Please add the profiles of people who died as a Prisoner of War. If a known cause of death, please add the person to a project for that condition also (ie, of disease or of wounds).

From:

A prisoner of war (POW, PoW, PW, P/W, WP, PsW, enemy prisoner of war (EPW) or "missing-captured") is a person, whether combatant or non-combatant, who is held in custody by a belligerent power during or immediately after an armed conflict. The earliest recorded usage of the phrase "prisoner of war" dates to 1660.

Belligerents hold prisoners of war in custody for a range of legitimate and illegitimate reasons, such as isolating them from enemy combatants still in the field (releasing and repatriating them in an orderly manner after hostilities), demonstrating military victory, punishing them, prosecuting them for war crimes, exploiting them for their labour, recruiting or even conscripting them as their own combatants, collecting military and political intelligence from them, or indoctrinating them in new political or religious beliefs

A prisoner-of-war camp is a site for the containment of enemy combatants captured by a belligerent power in time of war.
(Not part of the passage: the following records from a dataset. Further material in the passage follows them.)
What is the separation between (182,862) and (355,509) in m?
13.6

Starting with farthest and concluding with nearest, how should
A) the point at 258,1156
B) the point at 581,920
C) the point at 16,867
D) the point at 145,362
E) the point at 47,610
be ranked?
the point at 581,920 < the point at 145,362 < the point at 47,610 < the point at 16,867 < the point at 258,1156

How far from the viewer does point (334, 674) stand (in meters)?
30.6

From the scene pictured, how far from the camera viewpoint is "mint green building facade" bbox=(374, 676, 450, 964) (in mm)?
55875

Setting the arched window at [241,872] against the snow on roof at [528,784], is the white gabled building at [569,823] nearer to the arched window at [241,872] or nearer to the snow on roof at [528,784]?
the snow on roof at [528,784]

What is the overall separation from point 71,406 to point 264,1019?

It should be noted that there are significant differences among POW camps, internment camps, and military prisons. Purpose built prisoner-of-war camps appeared at Norman Cross in England in 1797 and HM Prison Dartmoor, both constructed during the Napoleonic Wars, and they have been in use in all the main conflicts of the last 200 years. The main camps are used for coast guards, marines, sailors, soldiers, and more recently, airmen of an enemy power who have been captured by a belligerent power during or immediately after an armed conflict. In addition, non-combatants, such as merchant mariners and civilian aircrews, have been imprisoned in some conflicts. With the adoption of the Geneva Convention on the Prisoners of War in 1929, later superseded by the Third Geneva Convention, prisoner-of-war camps have been required to be open to inspection by authorized representatives of a neutral power. Not all belligerents have consistently applied the convention in all conflicts.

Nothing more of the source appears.